この宇宙には「知性」と「デザイン性」がある

 

 私は、この宇宙の全ての存在と構成に「知性」と「デザイン性」を認めざるを得ません。そうであれば正直なところ、知性は知性を持つ者が存在することを示し、デザインはデザイナーによって考案されていると素直に思いたいのです。

 この話は三十年も前にアーサー・カスタンス氏の本で読んだものですが、氏は、この美しい大自然の中で、生き物が元来どれほどうまく共存しているかに注目しています。

 彼はその一つとして、ワニとワニチドリと言う小さな鳥との共存友好関係を指摘しています。ワニには歯茎に寄生虫がわくそうですが、それに悩まされるようになると、ワニは陸に上がって奇妙な鳴き声を立てます。するとそれが合図なのか、ワニチドリが飛んできてワニの口の前に降り立つ。するとワニは大きな口を開き、鳥が中に入るとやさしく口を閉じる。中に閉じ込められた鳥は寄生虫とか歯の間に挟まった食物と言うご馳走を食べ、終わると口中の壁をこつこつと叩いて仕事が終わったことを知らせます。するとワニは美味しい小鳥をそのまま食べてしまいたいのを我慢して、口を開いて小鳥を出してやるそうです。これは動物同士の相互扶助、共存共栄の例であると言います。

 考えてみれば、これは実に奇異なことではないでしょうか。動物たちの通常「食うか、食われるか」の世界に、このような「共存共栄」が存在すると言うこと事態に、私は誰かが意識してそれぞれ違う動物を造った「デザイン性」を見ない訳にはいかないと思うのです。

 私は、長い間アメリカでも特に大自然が美しいキャスケード山脈に近いオレゴン州に住んでいました。趣味がフライ・フィッシングなので、特に魚については関心が深いのですが、極寒で魚が凍死したと言う話は聞いたことがありません。魚には水が絶対に必要です。実はご存知のようにその水が最高の冷暖房装置の役目を果たしているのです。

◆ **抽出データ**:
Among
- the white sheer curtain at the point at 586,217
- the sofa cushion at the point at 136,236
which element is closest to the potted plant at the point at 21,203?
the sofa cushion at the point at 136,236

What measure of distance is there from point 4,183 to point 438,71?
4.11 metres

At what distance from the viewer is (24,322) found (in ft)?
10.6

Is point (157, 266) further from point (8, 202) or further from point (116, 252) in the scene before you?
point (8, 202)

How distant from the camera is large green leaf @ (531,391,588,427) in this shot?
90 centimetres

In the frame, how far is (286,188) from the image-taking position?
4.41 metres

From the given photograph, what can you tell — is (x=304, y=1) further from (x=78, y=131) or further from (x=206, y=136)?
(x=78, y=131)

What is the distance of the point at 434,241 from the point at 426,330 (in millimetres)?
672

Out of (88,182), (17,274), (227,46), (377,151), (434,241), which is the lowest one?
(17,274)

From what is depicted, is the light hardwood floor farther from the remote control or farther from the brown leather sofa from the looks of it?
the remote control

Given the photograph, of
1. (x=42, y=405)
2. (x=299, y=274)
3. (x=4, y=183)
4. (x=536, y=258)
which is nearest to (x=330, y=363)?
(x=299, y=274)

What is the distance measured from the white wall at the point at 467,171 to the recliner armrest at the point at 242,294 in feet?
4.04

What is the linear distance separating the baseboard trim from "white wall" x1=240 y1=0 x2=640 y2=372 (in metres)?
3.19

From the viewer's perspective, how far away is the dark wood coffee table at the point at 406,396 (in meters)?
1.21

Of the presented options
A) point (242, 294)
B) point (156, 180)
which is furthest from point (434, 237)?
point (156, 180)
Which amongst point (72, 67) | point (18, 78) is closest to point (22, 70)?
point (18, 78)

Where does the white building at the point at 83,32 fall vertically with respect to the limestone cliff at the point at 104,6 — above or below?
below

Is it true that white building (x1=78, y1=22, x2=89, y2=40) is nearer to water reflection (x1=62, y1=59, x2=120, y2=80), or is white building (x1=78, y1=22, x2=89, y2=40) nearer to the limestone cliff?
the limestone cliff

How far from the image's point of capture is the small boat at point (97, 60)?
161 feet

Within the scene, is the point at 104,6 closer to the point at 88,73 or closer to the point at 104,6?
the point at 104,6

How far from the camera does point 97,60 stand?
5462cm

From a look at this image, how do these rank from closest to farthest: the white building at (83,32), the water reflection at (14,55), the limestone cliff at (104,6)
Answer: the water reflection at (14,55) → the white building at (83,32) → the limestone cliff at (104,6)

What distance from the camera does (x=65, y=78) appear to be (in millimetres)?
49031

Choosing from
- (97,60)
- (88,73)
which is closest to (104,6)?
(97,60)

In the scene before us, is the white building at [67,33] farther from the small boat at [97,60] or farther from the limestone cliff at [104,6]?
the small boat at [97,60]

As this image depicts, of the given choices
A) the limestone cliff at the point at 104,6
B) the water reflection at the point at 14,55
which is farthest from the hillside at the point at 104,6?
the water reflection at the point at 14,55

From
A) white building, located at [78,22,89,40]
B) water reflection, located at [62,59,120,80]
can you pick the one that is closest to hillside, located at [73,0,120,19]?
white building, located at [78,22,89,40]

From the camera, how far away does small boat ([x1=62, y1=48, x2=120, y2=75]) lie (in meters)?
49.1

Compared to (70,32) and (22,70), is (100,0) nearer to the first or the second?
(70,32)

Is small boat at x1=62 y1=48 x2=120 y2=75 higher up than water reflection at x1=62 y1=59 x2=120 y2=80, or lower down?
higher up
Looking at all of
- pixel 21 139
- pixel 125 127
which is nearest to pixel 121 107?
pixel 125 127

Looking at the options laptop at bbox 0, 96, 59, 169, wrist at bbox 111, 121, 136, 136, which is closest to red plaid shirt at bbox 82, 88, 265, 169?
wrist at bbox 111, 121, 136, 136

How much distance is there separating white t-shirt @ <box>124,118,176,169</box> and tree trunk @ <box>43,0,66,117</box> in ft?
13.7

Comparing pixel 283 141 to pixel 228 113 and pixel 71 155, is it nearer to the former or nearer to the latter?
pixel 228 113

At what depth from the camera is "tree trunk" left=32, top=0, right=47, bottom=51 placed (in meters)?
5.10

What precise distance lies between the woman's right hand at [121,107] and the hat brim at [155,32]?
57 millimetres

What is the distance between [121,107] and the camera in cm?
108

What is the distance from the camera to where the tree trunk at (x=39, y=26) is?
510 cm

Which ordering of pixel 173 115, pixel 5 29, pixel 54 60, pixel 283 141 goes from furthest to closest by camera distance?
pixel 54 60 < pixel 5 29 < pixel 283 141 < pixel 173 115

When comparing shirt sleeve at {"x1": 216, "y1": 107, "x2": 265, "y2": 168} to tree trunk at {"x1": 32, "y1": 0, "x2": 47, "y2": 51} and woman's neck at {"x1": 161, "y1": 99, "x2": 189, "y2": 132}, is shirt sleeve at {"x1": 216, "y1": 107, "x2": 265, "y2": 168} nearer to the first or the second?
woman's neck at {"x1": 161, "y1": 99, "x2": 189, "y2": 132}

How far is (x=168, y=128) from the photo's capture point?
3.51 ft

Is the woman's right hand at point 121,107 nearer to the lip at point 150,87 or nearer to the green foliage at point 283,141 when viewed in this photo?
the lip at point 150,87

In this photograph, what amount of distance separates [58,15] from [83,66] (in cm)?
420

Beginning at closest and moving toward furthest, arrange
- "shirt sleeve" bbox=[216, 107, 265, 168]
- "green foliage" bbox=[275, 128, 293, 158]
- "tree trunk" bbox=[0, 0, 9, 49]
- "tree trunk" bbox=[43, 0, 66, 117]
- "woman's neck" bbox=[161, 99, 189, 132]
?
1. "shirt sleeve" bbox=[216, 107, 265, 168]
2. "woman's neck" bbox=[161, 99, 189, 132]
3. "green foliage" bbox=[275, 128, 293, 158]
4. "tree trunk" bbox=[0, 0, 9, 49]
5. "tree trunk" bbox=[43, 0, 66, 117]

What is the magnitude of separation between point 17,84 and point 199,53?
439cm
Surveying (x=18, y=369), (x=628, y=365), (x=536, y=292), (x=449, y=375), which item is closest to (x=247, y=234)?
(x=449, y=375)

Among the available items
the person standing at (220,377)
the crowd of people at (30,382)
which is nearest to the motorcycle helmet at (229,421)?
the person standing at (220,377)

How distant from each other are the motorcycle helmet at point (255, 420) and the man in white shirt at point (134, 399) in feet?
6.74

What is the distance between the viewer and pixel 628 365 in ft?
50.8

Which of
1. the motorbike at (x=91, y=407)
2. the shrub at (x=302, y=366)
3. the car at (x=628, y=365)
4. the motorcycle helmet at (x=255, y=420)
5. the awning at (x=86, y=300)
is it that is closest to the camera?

◆ **指示**:
(1) 宇宙の知性とデザイン性を論じた本文のうち、「考えてみれば、これは実に奇異」から始まり「の役目を果たしているのです。」まで続く部分を、「フライ・フィッシング」を「渓流釣り」に置き換えて書き直してもらえますか？
(2) 宇宙の知性とデザイン性を論じた本文は途中で終わっています。最後の文の後から、その続きを書いてもらえますか？

◆ **模範解答**:
(1)
考えてみれば、これは実に奇異なことではないでしょうか。動物たちの通常「食うか、食われるか」の世界に、このような「共存共栄」が存在すると言うこと事態に、私は誰かが意識してそれぞれ違う動物を造った「デザイン性」を見ない訳にはいかないと思うのです。

 私は、長い間アメリカでも特に大自然が美しいキャスケード山脈に近いオレゴン州に住んでいました。趣味が渓流釣りなので、特に魚については関心が深いのですが、極寒で魚が凍死したと言う話は聞いたことがありません。魚には水が絶対に必要です。実はご存知のようにその水が最高の冷暖房装置の役目を果たしているのです。

(2)
 水は外気が氷点下以下に冷えると氷に変化します。しかし、その表面の氷の下では水温が通常摂氏4度以下には下がらないそうです。これによって水中の生き物は、外が零下何十度と言う吹きさらしの厳しい環境であってもそれから保護されます。又,夏になるとかなり暑い日でも,湖には冷たい清流が川から流れ込んで冷やします。水中の魚は温度の冷たい底の方に移動し,自分の好きな温度の深さで快適に過ごせる。どんなに暑い日でも底の方に行けば、最高12度ぐらいまでで、それ以上は暑くなりません。

 これは何とすばらしい仕組みでありましょうか。生き物で水を必要としないものは一つもない。その水がどれほどうまく機能するように造られているか、本当に驚嘆せざるを得ません。上に挙げた二つの例を見ても、この大自然が誰か超人間的な思慮深さを持つ設計者の手によって造られていると思わざるを得ません。

 考えてみて下さい。人間ほど「創造」すること、つまりものを発明したり、創り出すことの好きな動物は他にいません。それに、人間なら誰しも、新緑に輝く野山を歩く時、きれいに晴れ上がった夜空を眺める時、生けられた一輪の清楚な花を閑静な茶室で眺める時、それを美しいと思わない人はいないと思います。詩人とか絵描きだけではない。どんなに忙しいビジネスマンでも「美しさ」を求め、美しいものを愛さない人がいるでしょうか。自分の人生を、家庭を美しく良いものに作り上げて行こうと思わない人はいないと思います。

 その意味で人間は皆、美を愛し、芸術を愛し、人の創作を尊重します。それが証拠に、人間は一枚の絵に何千万円も出したり、小説が何百万部も売れて、その本が面白いからと言って徹夜で読んだりします。そして映画・演劇に、又音楽の演奏会に熱心に通う人が大勢います。総ての動物の中で人間だけがそのような素晴らしい「芸術性」を持っていると言う事自体が、私には大変興味深いことのように思えます。

 何故かと言えば、聖書が言うように、もし人間が「神と言う創造者自身に似せて造られた」神の最高の被造物(作品)であるのなら、我々人間が創造を好むことに何ら不思議はないからです。第一、創造する者でなければ、創造が何であるかすら分からないはずです。まして創造者が存在することが考えられるのも、自分が創造者の端くれであるからではないでしょうか。この事実は、宇宙を造った「創造者」が存在する有力な証拠の一つのように思えてなりません。・・・・以上です。(終り)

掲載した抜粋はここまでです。